2 tsp instant espresso coffee
1/4 cup boiling water
1 cup semi-sweet baking chocolate
3 ounces unsweetened (bitter) chocolate
4 ounces unsalted butter
4 large eggs
2/3 cup granulated sugar
1/4 tsp salt
2 TBS granulated sugar
3/4 cup cornstarch


1. Grease and flour two 8-inch cake pans. Preheat oven to 350°

2. In a sauce pan, combine coffee, water, chocolates, and butter. Place pan over low heat to slowly melt the ingredients. Stir constantly while it is heating so that it does not burn. When completely melted remove from heat.

3. Separate eggs. Whip egg whites with 2 TBS sugar. Whip for 3 to 4 minutes, until medium-stiff peaks form. Set aside.

4. In another bowl, beat yolks for two minutes. Gradually add 2/3 cup sugar to beating egg yolks. When all the sugar is added, continue beating for 2 more minutes.

5. Add the salt and the melted chocolate mixture to the yolks. Add the cornstarch. Beat together until well incorporated. Set aside.

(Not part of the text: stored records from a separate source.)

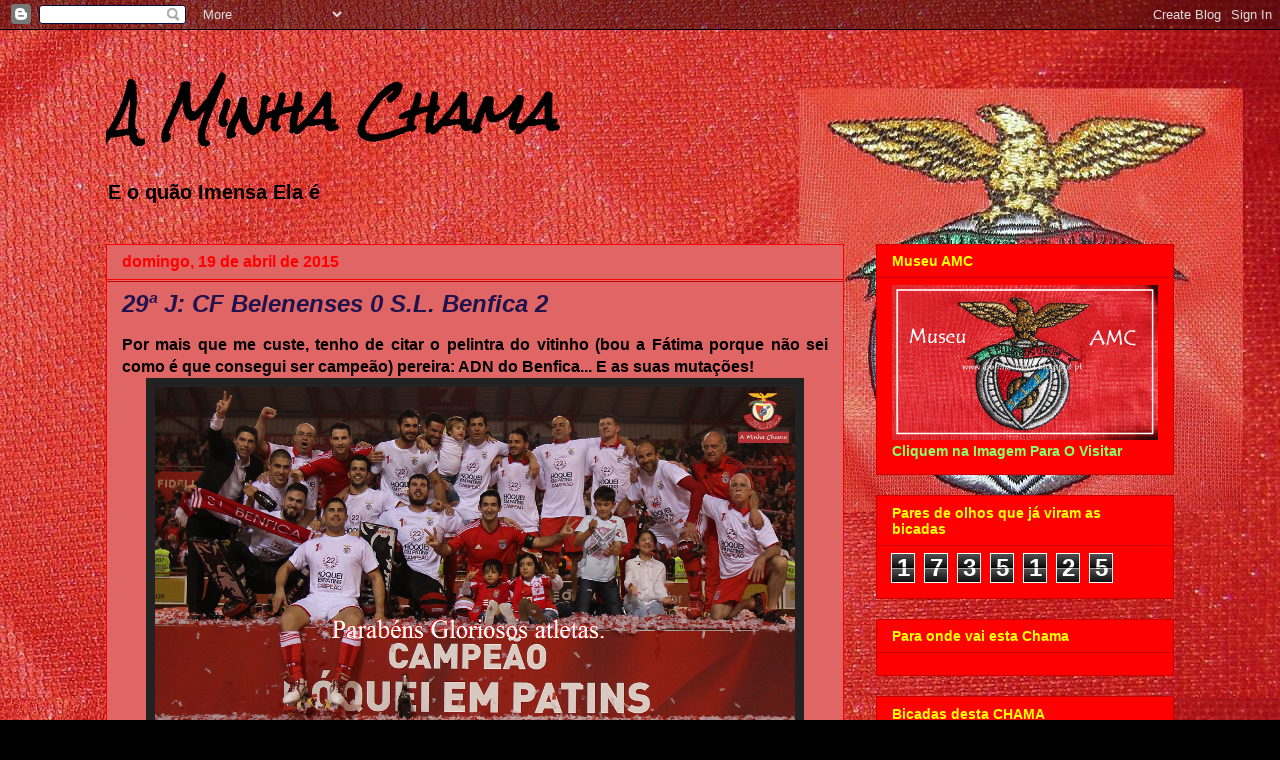

--- FILE ---
content_type: text/html; charset=UTF-8
request_url: https://aminhachama.blogspot.com/b/stats?style=WHITE_TRANSPARENT&timeRange=ALL_TIME&token=APq4FmDs7lvKqZAhvW2PWQNbKcepB11uFaSkGZ_LLbgIji3rh8huvmxoAY3R4A3hGWv6TUwvNKgZ6EdBQvM4QYxZebm1RP2dBg
body_size: -20
content:
{"total":1735125,"sparklineOptions":{"backgroundColor":{"fillOpacity":0.1,"fill":"#ffffff"},"series":[{"areaOpacity":0.3,"color":"#fff"}]},"sparklineData":[[0,9],[1,6],[2,4],[3,6],[4,13],[5,16],[6,19],[7,6],[8,6],[9,48],[10,33],[11,20],[12,9],[13,10],[14,7],[15,10],[16,6],[17,26],[18,9],[19,18],[20,29],[21,31],[22,27],[23,28],[24,100],[25,27],[26,33],[27,39],[28,39],[29,0]],"nextTickMs":1800000}

--- FILE ---
content_type: text/html; charset=utf-8
request_url: https://www.google.com/recaptcha/api2/aframe
body_size: 267
content:
<!DOCTYPE HTML><html><head><meta http-equiv="content-type" content="text/html; charset=UTF-8"></head><body><script nonce="mrUlMHmqePYtWQ9D8QK9tA">/** Anti-fraud and anti-abuse applications only. See google.com/recaptcha */ try{var clients={'sodar':'https://pagead2.googlesyndication.com/pagead/sodar?'};window.addEventListener("message",function(a){try{if(a.source===window.parent){var b=JSON.parse(a.data);var c=clients[b['id']];if(c){var d=document.createElement('img');d.src=c+b['params']+'&rc='+(localStorage.getItem("rc::a")?sessionStorage.getItem("rc::b"):"");window.document.body.appendChild(d);sessionStorage.setItem("rc::e",parseInt(sessionStorage.getItem("rc::e")||0)+1);localStorage.setItem("rc::h",'1762562177791');}}}catch(b){}});window.parent.postMessage("_grecaptcha_ready", "*");}catch(b){}</script></body></html>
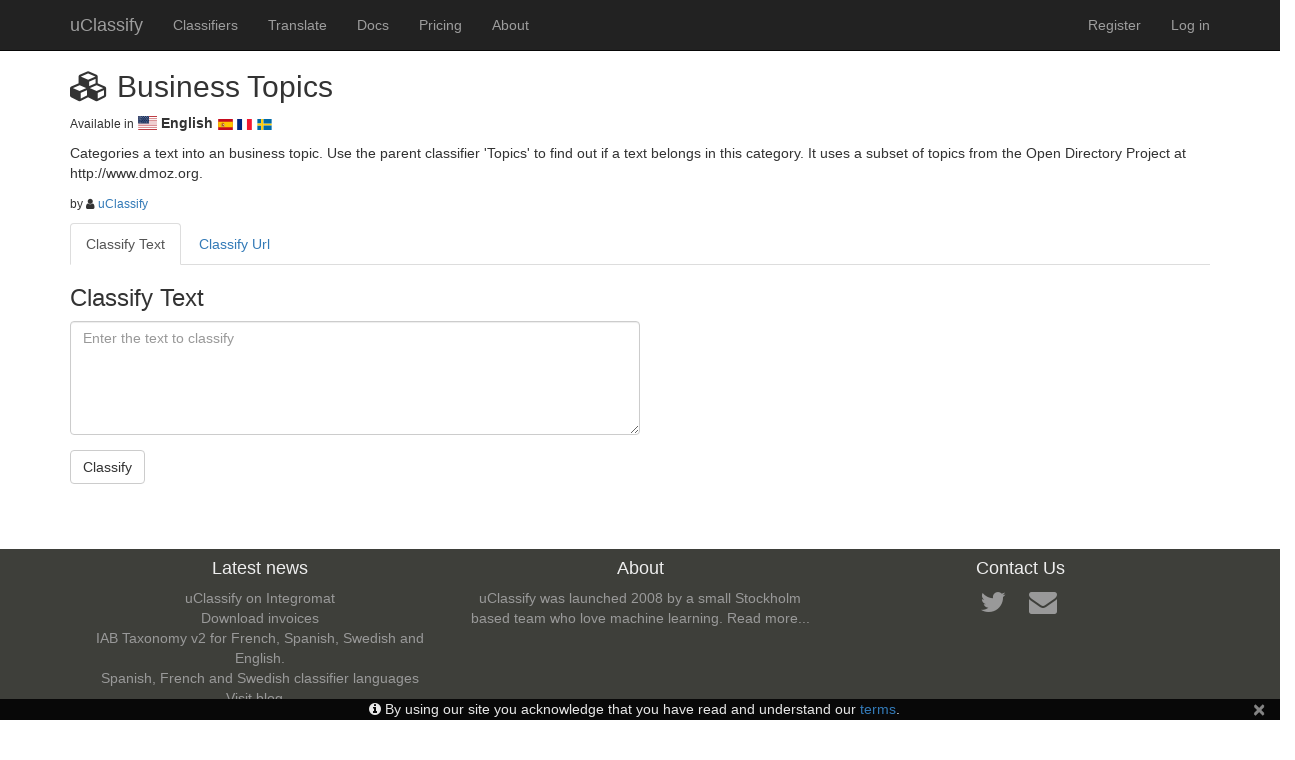

--- FILE ---
content_type: text/html; charset=utf-8
request_url: https://www.uclassify.com/browse/uclassify/business-topics?input=Text
body_size: 6820
content:
<!DOCTYPE html>
<html lang="en">
<head>
    <meta charset="utf-8"/>
    <meta name="viewport" content="width=device-width, initial-scale=1.0">
    <title>Business Topics Classifier | uClassify</title>
    <link rel="icon" href="/content/images/favicon.ico"/>
    <link href="/content/css/allbundle?v=2NqtaOP-l4tQzVElYYJtL-i40EDqDPB8X9Dpw7JW09M1" rel="stylesheet"/>

    
    <script src="/content/scripts/modernizrbundle?v=inCVuEFe6J4Q07A0AcRsbJic_UE5MwpRMNGcOtk94TE1"></script>

</head>
<body>
<div class="navbar navbar-inverse navbar-fixed-top" role="navigation">
    <div class="container">
        <div class="navbar-header">
            <button type="button" class="navbar-toggle" data-toggle="collapse" data-target=".navbar-header-collapse">
                <span class="icon-bar"></span>
                <span class="icon-bar"></span>
                <span class="icon-bar"></span>
            </button>
            <a class="navbar-brand" href="/">uClassify</a>
        </div>
        <div class="navbar-collapse collapse navbar-header-collapse">
            <ul class="nav navbar-nav">
                <li><a href="/browse">Classifiers</a></li>
                <li><a href="/translate">Translate</a></li>
                <li><a href="/docs">Docs</a></li>
                <li><a href="/pricing">Pricing</a></li>
                <li><a href="/about">About</a></li>
            </ul>
                <ul class="nav navbar-nav navbar-right">
        <li><a href="/account/register" id="registerLink">Register</a></li>
        <li><a href="/account/login" id="loginLink">Log in</a></li>
    </ul>

        </div>
    </div>
</div>

<div class="container body-content">
    


<h2>
    <i class="fa fa-cubes"></i> Business Topics</h2>

<p>
        <span class="small">Available in</span>
                <span class="flag-icon flag-icon-us"></span>
                <span><strong>English</strong></span>
                <a style="text-decoration: none" href="/browse/uclassify/business%20topics/es" title="Espa&#241;ol">
                    <span class="small flag-icon flag-icon-es"></span>
                </a>
                <a style="text-decoration: none" href="/browse/uclassify/business%20topics/fr" title="Fran&#231;ais">
                    <span class="small flag-icon flag-icon-fr"></span>
                </a>
                <a style="text-decoration: none" href="/browse/uclassify/business%20topics/sv" title="Svenska">
                    <span class="small flag-icon flag-icon-se"></span>
                </a>
</p>

<p style="white-space: pre-wrap;">Categories a text into an business topic. Use the parent classifier &#39;Topics&#39; to find out if a text belongs in this category. It uses a subset of topics from the Open Directory Project at http://www.dmoz.org.</p>
<p>
    <small>
        by <i class="fa fa-user"></i>
        <a href="/browse/uclassify">uClassify</a>
    </small>
</p>


<ul class="nav nav-tabs">
    <li class="active"><a href="/browse/uclassify/business-topics?input=Text">Classify Text</a></li>
    <li><a href="/browse/uclassify/business-topics?input=Url">Classify Url</a></li>
</ul>


<h3>Classify Text</h3>

<form action="/browse/uclassify/business%20topics/default/classifytextpost" method="post"><input name="__RequestVerificationToken" type="hidden" value="CMXirgDJnJ7vLAw4CTwoYG0ogLyYK5TSNN8jLWyq68VArXuNQB0abtNd1Adu5z50CQz1oCcX1Ef8ZHL-WspGXLFMurgKqdpHrZ7QsQ30-gY1" /><div class="validation-summary-valid text-danger" data-valmsg-summary="true"><ul><li style="display:none"></li>
</ul></div>    <div class="form-group">

        <textarea class="form-control" cols="20" id="text" name="text" placeholder="Enter the text to classify" rows="5" style="width:50%;max-width:50%">
</textarea>
    </div>
    <div class="form-group">
        <input type="submit" class="btn btn-default" value="Classify"/>
    </div>
</form>





</div>

<div class="footer">
    <div class="container">
        <div class="container-fluid">
    <div class="row text-center">
        <div class="col-md-4">
            <h4>Latest news</h4>

            <ul class="list-unstyled">

                    <li>
                        <a href="http://blog.uclassify.com/uclassify-on-integromat/">uClassify on Integromat</a>
                    </li>
                    <li>
                        <a href="http://blog.uclassify.com/download-invoices/">Download invoices</a>
                    </li>
                    <li>
                        <a href="http://blog.uclassify.com/iab-taxonomy-v2-for-french-spanish-swedish-english/">IAB Taxonomy v2 for French, Spanish, Swedish and English.</a>
                    </li>
                    <li>
                        <a href="http://blog.uclassify.com/spanish-french-and-swedish-classifier-languages/">Spanish, French and Swedish classifier languages</a>
                    </li>
                <li><a href="http://blog.uclassify.com/">Visit blog...</a></li>
            </ul>
        </div>

        <div class="col-md-4">
            <h4>About</h4>
            <p>
                uClassify was launched 2008 by a small Stockholm based team who love machine learning.
                <a href=/about>Read more...</a>
            </p>
        </div>

        <div class="col-md-4">
            <h4>Contact Us</h4>
            <ul class="list-inline" >
                <li>
                    <a href="https://twitter.com/jonkagstrom" class="btn-social btn-outline" title="Follow me on twitter">
                        <i class="fa fa-fw fa-twitter fa-2x"></i>
                    </a>
                </li>
                <li>
                    <a href="mailto:contact@uclassify.com" title="contact@uclassify.com" class="btn-social btn-outline" target="_top">
                        <i class="fa fa-fw fa-envelope fa-2x"></i>
                    </a>
                </li>
            </ul>
        </div>
    </div>
</div>

    </div>
</div>

<div class="footer-below">
    <div class="row text-center">
        <div class="col-md-12">
            <a href="/" title="uClassify">uclassify.com</a> 2008-2026
        </div>
    </div>
</div>

    <div class="alert alert-cookie-consent" role="alert">
        <i class="fa fa-info-circle"></i> By using our site you acknowledge that you have read and understand our <a href="/docs/terms">terms</a>. 
        <button type="button" class="close" data-dismiss="alert" aria-label="Close" onclick="btnHideConsent()">
            <span aria-hidden="true">&times;</span>
        </button>
    </div>

<script src="/content/scripts/allbundle?v=HFTv6L_SUpzyKRYPebIQZ0U99ZHg6_49YqeckvofevI1"></script>



</body>
</html>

6. Fold 1/3 of the whipped whites into the chocolate mixture. Then carefully fold remaining whites into chocolate mixture -- do not over mix or you will loose the air! Turn batter into prepared cake pans. Bake 350°F degrees for 15 minutes. Cakes will rise to top of pans and are done when the center shakes a little but the edges do not move.

7. Let cake cool before decorating and serving. (Cover with powdered sugar or with chocolate ganache.